- Goal -
Retype precisely the section of the data that starts at the line containing "Comparing the point at 69,8" and runs to its final line, ends included.

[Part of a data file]
********************
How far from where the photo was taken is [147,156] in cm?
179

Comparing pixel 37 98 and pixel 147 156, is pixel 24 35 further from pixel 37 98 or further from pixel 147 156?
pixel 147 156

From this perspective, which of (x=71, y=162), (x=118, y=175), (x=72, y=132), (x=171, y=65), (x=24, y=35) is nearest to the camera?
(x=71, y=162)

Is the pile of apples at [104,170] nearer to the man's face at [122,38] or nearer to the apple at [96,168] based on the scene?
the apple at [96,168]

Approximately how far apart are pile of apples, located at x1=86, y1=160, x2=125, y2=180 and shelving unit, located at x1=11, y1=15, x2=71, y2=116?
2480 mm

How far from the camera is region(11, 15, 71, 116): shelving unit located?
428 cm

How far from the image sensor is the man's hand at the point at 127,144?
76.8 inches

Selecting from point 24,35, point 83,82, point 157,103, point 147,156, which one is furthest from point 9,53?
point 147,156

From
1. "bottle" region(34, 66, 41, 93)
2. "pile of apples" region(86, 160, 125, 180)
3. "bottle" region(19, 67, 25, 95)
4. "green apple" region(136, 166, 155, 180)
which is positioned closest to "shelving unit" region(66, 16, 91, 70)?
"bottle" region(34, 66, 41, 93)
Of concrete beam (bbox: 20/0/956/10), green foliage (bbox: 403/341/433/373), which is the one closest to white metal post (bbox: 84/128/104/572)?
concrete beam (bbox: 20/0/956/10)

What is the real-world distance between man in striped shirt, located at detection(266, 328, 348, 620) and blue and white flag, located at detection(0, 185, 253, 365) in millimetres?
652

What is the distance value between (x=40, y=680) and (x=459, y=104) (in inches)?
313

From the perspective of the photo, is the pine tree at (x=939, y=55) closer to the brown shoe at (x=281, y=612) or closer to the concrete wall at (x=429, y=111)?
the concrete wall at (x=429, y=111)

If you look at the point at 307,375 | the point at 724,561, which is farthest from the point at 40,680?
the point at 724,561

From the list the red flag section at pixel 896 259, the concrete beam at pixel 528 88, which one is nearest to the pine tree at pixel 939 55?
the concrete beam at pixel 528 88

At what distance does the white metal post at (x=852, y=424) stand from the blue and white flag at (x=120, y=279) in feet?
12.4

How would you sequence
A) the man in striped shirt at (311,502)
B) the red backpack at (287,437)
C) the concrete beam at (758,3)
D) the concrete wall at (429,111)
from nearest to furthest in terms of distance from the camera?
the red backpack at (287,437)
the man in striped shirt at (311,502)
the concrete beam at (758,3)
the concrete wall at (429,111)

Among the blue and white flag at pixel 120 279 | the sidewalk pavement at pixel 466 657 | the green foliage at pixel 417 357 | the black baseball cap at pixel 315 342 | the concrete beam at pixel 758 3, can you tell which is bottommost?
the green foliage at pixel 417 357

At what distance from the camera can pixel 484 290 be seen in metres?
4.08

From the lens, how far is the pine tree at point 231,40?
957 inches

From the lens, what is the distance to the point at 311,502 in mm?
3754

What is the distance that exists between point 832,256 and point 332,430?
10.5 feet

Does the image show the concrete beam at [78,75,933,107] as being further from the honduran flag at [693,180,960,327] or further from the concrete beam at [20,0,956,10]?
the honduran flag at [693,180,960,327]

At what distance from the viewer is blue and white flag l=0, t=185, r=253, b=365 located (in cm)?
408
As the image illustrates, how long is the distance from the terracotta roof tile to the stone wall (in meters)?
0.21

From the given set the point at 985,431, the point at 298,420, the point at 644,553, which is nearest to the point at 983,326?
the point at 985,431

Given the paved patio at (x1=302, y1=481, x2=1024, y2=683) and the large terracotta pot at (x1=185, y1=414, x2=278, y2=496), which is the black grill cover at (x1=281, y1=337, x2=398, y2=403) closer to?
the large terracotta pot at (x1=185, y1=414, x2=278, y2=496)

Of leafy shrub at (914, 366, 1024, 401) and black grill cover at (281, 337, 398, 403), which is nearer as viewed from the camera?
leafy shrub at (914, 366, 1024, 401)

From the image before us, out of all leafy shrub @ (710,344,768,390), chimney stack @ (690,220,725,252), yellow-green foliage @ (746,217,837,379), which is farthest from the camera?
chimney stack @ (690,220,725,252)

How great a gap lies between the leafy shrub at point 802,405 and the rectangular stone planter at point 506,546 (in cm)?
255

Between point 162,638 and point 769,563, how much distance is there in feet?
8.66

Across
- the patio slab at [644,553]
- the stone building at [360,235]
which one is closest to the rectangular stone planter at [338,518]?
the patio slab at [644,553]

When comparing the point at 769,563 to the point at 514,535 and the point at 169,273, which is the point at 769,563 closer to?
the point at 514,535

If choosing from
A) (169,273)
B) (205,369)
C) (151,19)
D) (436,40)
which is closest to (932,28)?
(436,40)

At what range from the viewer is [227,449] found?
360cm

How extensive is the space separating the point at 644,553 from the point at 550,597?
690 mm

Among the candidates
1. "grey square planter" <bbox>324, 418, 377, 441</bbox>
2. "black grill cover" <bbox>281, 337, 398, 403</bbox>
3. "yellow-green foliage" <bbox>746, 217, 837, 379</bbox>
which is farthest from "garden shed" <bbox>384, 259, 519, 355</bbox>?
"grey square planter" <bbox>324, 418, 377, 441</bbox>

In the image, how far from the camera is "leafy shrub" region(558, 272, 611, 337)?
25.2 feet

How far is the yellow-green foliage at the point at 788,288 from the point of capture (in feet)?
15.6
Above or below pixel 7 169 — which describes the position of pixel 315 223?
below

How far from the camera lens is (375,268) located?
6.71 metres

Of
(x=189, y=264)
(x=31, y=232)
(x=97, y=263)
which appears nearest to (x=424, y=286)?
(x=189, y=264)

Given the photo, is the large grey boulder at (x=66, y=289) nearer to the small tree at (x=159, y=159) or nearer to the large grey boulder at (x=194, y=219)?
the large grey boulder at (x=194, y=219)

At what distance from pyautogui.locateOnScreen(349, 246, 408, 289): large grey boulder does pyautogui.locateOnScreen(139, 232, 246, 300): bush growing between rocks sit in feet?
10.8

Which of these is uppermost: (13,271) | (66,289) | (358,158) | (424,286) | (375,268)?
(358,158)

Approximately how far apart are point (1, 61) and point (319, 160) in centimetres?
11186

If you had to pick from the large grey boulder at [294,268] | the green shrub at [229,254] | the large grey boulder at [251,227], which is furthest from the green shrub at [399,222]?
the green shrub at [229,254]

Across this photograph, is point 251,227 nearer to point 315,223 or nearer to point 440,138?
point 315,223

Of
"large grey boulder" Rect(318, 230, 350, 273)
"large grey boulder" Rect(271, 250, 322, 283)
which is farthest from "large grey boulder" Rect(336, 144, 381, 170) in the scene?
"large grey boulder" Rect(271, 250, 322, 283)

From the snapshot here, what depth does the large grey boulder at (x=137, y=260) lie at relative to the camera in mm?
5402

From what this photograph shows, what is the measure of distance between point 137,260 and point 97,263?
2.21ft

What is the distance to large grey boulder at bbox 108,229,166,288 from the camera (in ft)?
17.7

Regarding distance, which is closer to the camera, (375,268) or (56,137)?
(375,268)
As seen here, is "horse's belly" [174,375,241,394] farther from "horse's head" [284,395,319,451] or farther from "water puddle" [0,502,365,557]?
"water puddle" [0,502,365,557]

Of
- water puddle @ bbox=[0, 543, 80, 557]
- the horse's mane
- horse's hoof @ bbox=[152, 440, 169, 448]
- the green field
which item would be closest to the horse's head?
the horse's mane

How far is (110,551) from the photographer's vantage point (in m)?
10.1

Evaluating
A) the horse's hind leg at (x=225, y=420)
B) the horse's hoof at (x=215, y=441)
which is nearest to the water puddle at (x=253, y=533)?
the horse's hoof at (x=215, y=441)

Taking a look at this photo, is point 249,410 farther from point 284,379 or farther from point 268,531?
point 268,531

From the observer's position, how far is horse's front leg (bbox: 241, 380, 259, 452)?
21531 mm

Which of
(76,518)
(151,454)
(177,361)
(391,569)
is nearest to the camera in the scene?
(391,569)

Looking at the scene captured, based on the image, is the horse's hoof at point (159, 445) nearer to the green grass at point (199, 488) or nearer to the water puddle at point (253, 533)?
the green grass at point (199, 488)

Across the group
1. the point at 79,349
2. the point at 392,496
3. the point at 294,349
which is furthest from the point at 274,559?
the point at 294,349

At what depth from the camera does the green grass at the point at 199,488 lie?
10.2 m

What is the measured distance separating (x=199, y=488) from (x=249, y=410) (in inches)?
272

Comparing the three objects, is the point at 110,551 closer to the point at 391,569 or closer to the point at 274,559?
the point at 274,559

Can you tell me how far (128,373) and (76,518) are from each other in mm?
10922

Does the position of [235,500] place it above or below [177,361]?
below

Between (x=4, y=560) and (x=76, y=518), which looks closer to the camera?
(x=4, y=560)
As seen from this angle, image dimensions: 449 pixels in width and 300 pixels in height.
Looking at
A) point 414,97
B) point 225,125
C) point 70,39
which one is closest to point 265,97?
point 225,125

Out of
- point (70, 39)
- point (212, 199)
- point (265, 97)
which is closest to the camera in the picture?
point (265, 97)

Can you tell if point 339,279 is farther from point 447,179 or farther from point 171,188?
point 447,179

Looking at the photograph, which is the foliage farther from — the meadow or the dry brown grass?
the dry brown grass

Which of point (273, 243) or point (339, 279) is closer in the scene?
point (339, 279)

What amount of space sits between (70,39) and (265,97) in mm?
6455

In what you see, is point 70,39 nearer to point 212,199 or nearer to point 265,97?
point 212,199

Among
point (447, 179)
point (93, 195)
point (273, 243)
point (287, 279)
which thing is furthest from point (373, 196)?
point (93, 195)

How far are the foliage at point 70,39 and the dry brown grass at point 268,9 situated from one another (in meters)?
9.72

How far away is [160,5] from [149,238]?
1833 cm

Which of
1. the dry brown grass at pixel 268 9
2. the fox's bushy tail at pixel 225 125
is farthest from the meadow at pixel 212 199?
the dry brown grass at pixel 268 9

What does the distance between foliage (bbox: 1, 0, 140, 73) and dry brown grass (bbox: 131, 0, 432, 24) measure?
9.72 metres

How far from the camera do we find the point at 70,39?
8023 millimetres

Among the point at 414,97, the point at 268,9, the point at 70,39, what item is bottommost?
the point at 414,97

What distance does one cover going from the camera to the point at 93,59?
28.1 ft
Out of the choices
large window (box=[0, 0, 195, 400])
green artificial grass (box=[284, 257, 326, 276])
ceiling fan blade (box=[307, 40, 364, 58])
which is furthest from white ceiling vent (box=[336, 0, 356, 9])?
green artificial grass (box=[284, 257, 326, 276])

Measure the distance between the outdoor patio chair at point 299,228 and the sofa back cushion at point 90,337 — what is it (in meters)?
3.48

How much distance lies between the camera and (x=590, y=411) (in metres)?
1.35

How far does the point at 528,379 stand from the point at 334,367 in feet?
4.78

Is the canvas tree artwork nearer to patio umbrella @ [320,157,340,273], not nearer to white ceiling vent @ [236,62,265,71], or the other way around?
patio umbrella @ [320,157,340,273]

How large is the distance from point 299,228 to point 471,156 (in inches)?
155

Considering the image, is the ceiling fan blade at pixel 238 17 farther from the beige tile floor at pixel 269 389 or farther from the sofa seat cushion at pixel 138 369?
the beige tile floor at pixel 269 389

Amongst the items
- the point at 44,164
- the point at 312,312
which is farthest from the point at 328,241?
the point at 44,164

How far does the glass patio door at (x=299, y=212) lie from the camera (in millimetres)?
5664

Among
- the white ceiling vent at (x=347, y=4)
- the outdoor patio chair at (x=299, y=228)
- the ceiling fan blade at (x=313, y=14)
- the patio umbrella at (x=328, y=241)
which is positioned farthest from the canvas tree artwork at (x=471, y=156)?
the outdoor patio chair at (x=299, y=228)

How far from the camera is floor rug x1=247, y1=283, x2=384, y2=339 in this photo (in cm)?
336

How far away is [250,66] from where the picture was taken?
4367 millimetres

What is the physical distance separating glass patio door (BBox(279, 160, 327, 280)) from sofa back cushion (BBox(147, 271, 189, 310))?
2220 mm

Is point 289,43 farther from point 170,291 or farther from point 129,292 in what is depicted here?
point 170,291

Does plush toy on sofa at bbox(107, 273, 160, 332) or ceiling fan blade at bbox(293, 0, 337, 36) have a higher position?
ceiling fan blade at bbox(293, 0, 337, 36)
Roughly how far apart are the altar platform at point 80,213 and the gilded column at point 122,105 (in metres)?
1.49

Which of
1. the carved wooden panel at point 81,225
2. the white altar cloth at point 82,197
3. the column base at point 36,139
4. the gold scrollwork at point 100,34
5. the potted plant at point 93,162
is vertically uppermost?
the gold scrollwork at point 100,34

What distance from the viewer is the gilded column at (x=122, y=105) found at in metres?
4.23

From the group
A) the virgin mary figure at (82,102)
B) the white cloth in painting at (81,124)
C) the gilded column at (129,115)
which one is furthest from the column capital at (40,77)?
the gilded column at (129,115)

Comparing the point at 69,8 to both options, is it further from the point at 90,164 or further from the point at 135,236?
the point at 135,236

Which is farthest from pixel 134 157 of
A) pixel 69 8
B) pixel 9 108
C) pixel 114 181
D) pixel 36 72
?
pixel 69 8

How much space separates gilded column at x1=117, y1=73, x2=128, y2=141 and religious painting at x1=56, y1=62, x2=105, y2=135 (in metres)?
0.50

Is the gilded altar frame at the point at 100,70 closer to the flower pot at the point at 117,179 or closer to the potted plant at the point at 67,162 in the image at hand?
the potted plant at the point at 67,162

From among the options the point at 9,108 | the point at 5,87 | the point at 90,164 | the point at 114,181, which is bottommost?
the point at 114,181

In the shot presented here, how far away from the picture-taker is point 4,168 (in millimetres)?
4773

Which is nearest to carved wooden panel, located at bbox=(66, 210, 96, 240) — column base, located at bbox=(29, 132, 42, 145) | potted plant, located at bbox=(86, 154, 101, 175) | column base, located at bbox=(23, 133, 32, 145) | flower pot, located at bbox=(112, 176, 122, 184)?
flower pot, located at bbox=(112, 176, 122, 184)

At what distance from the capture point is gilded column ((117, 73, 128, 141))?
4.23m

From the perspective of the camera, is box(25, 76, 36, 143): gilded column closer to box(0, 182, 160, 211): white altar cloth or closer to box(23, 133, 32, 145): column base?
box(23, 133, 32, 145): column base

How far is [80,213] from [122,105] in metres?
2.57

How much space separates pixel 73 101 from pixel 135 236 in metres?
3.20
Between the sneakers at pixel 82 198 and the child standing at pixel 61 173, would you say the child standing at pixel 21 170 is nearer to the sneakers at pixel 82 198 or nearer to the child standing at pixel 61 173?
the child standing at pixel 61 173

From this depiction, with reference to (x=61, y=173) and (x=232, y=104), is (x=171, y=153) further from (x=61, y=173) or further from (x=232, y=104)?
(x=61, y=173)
********************
- Answer to the exercise -
Comparing the point at 69,8 to both options, is it further from the point at 90,164 or further from the point at 135,236?
the point at 135,236

Which is farthest from pixel 134 157 of
A) pixel 69 8
B) pixel 9 108
C) pixel 114 181
D) pixel 36 72
?
pixel 69 8

How much space separates gilded column at x1=117, y1=73, x2=128, y2=141 and religious painting at x1=56, y1=62, x2=105, y2=135 (in metres)?
0.50

Is the gilded altar frame at the point at 100,70 closer to the flower pot at the point at 117,179 or closer to the potted plant at the point at 67,162 in the image at hand?
the potted plant at the point at 67,162

From among the options the point at 9,108 | the point at 5,87 | the point at 90,164 | the point at 114,181, which is bottommost?
the point at 114,181

In the shot presented here, how far away from the picture-taker is point 4,168 (in millimetres)?
4773

Which is nearest to carved wooden panel, located at bbox=(66, 210, 96, 240) — column base, located at bbox=(29, 132, 42, 145) | potted plant, located at bbox=(86, 154, 101, 175) | column base, located at bbox=(23, 133, 32, 145) | flower pot, located at bbox=(112, 176, 122, 184)?
flower pot, located at bbox=(112, 176, 122, 184)

At what distance from the capture point is gilded column ((117, 73, 128, 141))?
4.23m

From the perspective of the camera, is box(25, 76, 36, 143): gilded column closer to box(0, 182, 160, 211): white altar cloth or closer to box(23, 133, 32, 145): column base?
box(23, 133, 32, 145): column base

How far is [80,213] from [122,105] in metres?
2.57

How much space separates pixel 73 101 from pixel 135 236 in metres?
3.20
Between the sneakers at pixel 82 198 and the child standing at pixel 61 173, would you say the child standing at pixel 21 170 is nearer to the sneakers at pixel 82 198 or nearer to the child standing at pixel 61 173?
the child standing at pixel 61 173

From this depiction, with reference to (x=61, y=173) and (x=232, y=104), is (x=171, y=153) further from (x=61, y=173) or further from (x=232, y=104)?
(x=61, y=173)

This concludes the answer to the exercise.